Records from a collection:
|---|

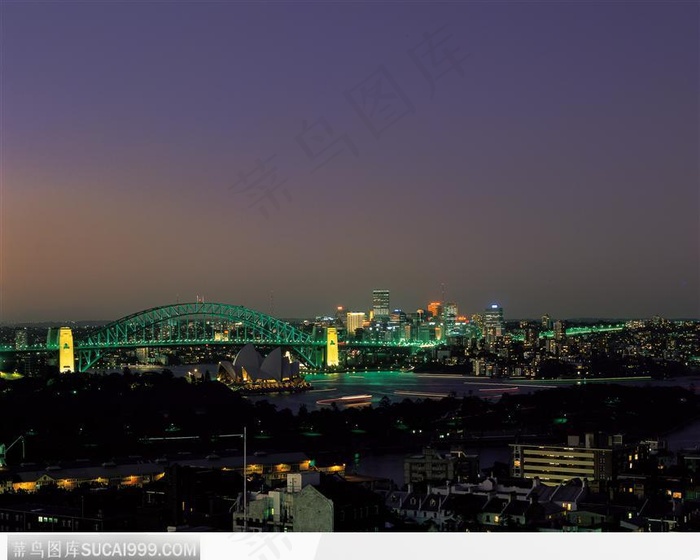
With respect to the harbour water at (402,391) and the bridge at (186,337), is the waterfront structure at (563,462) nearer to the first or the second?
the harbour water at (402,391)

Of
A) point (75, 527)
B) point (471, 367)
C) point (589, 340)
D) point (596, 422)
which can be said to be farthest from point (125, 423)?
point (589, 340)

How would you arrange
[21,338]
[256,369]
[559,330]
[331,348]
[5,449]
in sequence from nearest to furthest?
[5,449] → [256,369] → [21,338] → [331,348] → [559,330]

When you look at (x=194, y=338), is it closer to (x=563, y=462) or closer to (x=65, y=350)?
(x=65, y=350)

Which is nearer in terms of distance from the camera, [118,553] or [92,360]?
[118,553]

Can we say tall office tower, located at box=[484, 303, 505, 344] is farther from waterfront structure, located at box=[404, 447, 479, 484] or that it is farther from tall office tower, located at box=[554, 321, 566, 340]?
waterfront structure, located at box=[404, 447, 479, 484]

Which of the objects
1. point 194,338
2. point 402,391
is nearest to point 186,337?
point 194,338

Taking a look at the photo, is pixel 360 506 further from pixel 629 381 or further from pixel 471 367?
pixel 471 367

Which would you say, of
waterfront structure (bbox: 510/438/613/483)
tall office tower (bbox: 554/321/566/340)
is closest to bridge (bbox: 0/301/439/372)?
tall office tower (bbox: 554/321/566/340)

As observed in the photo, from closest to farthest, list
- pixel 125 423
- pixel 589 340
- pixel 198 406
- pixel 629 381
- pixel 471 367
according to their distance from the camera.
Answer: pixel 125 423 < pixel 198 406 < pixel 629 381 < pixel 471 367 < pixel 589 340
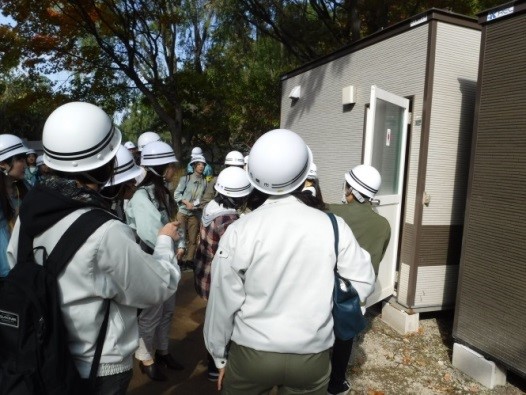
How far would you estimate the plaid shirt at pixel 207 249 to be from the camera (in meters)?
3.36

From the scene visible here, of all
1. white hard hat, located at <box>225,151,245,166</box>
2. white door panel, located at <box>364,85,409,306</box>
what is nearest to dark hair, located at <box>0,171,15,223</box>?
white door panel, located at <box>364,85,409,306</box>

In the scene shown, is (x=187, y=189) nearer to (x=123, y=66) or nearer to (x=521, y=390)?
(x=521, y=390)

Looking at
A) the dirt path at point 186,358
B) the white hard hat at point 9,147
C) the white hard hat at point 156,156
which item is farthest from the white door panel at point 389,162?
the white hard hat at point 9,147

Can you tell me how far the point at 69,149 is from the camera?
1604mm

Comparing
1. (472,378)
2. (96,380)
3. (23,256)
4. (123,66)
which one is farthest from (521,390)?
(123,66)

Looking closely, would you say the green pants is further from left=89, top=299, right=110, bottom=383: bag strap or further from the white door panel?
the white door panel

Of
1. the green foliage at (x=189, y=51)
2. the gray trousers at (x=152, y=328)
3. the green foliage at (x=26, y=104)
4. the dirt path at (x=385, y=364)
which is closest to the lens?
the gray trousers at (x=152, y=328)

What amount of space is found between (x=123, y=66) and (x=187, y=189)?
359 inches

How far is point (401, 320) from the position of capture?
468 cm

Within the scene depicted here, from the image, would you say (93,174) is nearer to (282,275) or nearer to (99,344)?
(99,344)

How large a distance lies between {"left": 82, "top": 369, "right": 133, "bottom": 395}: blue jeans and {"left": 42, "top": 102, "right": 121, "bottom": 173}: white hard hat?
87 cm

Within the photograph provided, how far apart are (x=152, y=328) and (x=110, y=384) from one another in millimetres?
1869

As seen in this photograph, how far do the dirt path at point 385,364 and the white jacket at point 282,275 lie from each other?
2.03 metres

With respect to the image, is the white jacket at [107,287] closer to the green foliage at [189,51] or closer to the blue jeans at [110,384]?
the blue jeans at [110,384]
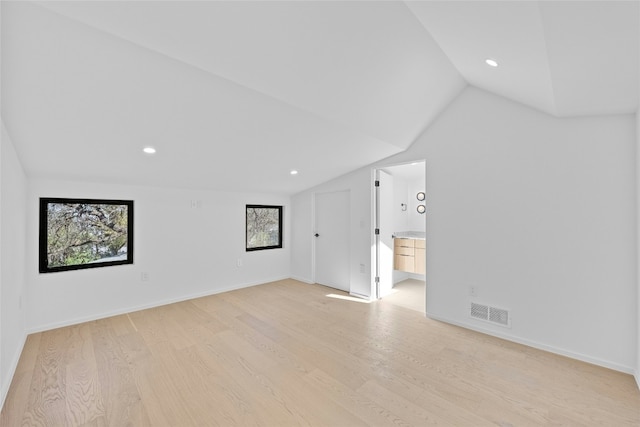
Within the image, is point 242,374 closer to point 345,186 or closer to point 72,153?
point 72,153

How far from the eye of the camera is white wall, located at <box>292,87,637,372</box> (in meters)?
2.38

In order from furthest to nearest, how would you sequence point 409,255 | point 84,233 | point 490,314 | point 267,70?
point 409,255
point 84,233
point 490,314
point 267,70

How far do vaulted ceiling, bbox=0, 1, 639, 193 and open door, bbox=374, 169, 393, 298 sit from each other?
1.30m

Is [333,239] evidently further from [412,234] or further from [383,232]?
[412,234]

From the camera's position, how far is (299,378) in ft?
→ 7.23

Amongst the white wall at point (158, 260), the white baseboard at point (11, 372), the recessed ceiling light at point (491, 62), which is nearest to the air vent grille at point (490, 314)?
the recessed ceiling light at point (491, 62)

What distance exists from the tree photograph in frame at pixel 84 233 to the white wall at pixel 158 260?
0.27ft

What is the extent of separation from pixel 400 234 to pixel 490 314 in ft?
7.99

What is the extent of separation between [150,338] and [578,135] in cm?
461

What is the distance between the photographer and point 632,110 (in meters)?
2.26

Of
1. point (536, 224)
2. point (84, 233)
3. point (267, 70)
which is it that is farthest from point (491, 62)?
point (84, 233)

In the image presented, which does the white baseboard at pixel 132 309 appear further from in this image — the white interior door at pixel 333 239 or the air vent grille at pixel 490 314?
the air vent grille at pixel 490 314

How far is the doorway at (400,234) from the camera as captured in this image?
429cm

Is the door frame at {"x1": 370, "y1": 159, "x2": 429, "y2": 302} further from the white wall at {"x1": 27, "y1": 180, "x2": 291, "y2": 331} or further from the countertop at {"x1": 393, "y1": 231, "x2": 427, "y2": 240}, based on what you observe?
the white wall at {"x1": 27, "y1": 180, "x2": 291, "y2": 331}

|---|

Do this — The material above must be printed exactly, with its pictures left out.

Reply —
With respect to the harbour water at (402,391) and the bridge at (186,337), is the waterfront structure at (563,462) nearer to the first or the second?
the harbour water at (402,391)

Of
A) point (75, 527)
B) point (471, 367)
C) point (589, 340)
D) point (596, 422)
which can be said to be farthest from point (125, 423)?
point (589, 340)

How would you arrange
[21,338]
[256,369]
[559,330]
[331,348]
[5,449]
in sequence from nearest to furthest?
[5,449] → [256,369] → [21,338] → [331,348] → [559,330]

When you look at (x=194, y=338), is it closer to (x=563, y=462) or closer to (x=65, y=350)?
(x=65, y=350)

Which is nearer in terms of distance from the camera, [118,553] or [92,360]?
[118,553]

Can we say tall office tower, located at box=[484, 303, 505, 344] is farther from waterfront structure, located at box=[404, 447, 479, 484] or that it is farther from tall office tower, located at box=[554, 321, 566, 340]?
waterfront structure, located at box=[404, 447, 479, 484]

Which of the objects
1. point 194,338
2. point 402,391
is nearest to point 186,337?
point 194,338

Taking a look at the photo, is pixel 360 506 further from pixel 629 381 or further from pixel 471 367?
pixel 471 367

Which would you say, of
waterfront structure (bbox: 510/438/613/483)
tall office tower (bbox: 554/321/566/340)
is closest to bridge (bbox: 0/301/439/372)?
tall office tower (bbox: 554/321/566/340)

As observed in the photo, from closest to farthest, list
- pixel 125 423
- pixel 589 340
- pixel 198 406
- pixel 629 381
- pixel 471 367
according to their distance from the camera.
Answer: pixel 125 423 < pixel 198 406 < pixel 629 381 < pixel 471 367 < pixel 589 340
How far would you estimate the plaid shirt at pixel 207 249 to be from the camera (in meters)?
3.36

From the scene visible here, of all
1. white hard hat, located at <box>225,151,245,166</box>
2. white door panel, located at <box>364,85,409,306</box>
what is nearest to dark hair, located at <box>0,171,15,223</box>?
white door panel, located at <box>364,85,409,306</box>

In the scene shown, is (x=187, y=189) nearer to (x=123, y=66) or nearer to (x=521, y=390)?
(x=521, y=390)

Looking at
A) the dirt path at point 186,358
B) the white hard hat at point 9,147
C) the white hard hat at point 156,156
which item is farthest from the white door panel at point 389,162?
the white hard hat at point 9,147

Can you tell me how far the point at 69,149 is from the camera?
1604mm

Comparing
1. (472,378)
2. (96,380)
3. (23,256)
4. (123,66)
which one is farthest from (521,390)?
(123,66)

Looking closely, would you say the green pants is further from left=89, top=299, right=110, bottom=383: bag strap or further from the white door panel?
the white door panel

Of
1. the green foliage at (x=189, y=51)
2. the gray trousers at (x=152, y=328)
3. the green foliage at (x=26, y=104)
4. the dirt path at (x=385, y=364)
which is closest to the lens?
the gray trousers at (x=152, y=328)

What amount of space is found between (x=123, y=66) and (x=187, y=189)?
359 inches

How far is point (401, 320) from the position of capture?
468 cm

Within the scene depicted here, from the image, would you say (93,174) is nearer to (282,275) or nearer to (99,344)?
(99,344)

How large a distance lies between {"left": 82, "top": 369, "right": 133, "bottom": 395}: blue jeans and {"left": 42, "top": 102, "right": 121, "bottom": 173}: white hard hat?
87 cm

Within the photograph provided, how far apart are (x=152, y=328) and (x=110, y=384) from one another in millimetres?
1869

As seen in this photograph, how far do the dirt path at point 385,364 and the white jacket at point 282,275 lie from each other?
2.03 metres

With respect to the image, is the white jacket at [107,287] closer to the green foliage at [189,51] or closer to the blue jeans at [110,384]?
the blue jeans at [110,384]
Within the image, is point 242,374 closer to point 345,186 or closer to point 72,153?
point 72,153

How far from the eye of the camera is white wall, located at <box>292,87,637,372</box> (in meters)?
2.38

In order from furthest to nearest, how would you sequence point 409,255 | point 84,233 | point 490,314 | point 267,70?
point 409,255
point 84,233
point 490,314
point 267,70

How far do vaulted ceiling, bbox=0, 1, 639, 193 and open door, bbox=374, 169, 393, 298 sit from each other?
1.30m

Is [333,239] evidently further from [412,234] or further from [383,232]?
[412,234]

From the camera's position, how far is (299,378) in ft?
→ 7.23

Amongst the white wall at point (158, 260), the white baseboard at point (11, 372), the recessed ceiling light at point (491, 62), which is nearest to the air vent grille at point (490, 314)?
the recessed ceiling light at point (491, 62)

What distance exists from the tree photograph in frame at pixel 84 233 to the white wall at pixel 158 260?
0.27ft

What is the extent of separation from pixel 400 234 to pixel 490 314 in ft?
7.99

What is the extent of separation between [150,338] and [578,135] in cm?
461

What is the distance between the photographer and point 632,110 (in meters)?
2.26

Of
1. point (536, 224)
2. point (84, 233)
3. point (267, 70)
which is it that is farthest from point (491, 62)?
point (84, 233)

In the image presented, which does the white baseboard at pixel 132 309 appear further from in this image — the white interior door at pixel 333 239 or the air vent grille at pixel 490 314?
the air vent grille at pixel 490 314

How far is the doorway at (400,234) from the camera as captured in this image?
429cm

Is the door frame at {"x1": 370, "y1": 159, "x2": 429, "y2": 302} further from the white wall at {"x1": 27, "y1": 180, "x2": 291, "y2": 331} or further from the countertop at {"x1": 393, "y1": 231, "x2": 427, "y2": 240}, based on what you observe?
the white wall at {"x1": 27, "y1": 180, "x2": 291, "y2": 331}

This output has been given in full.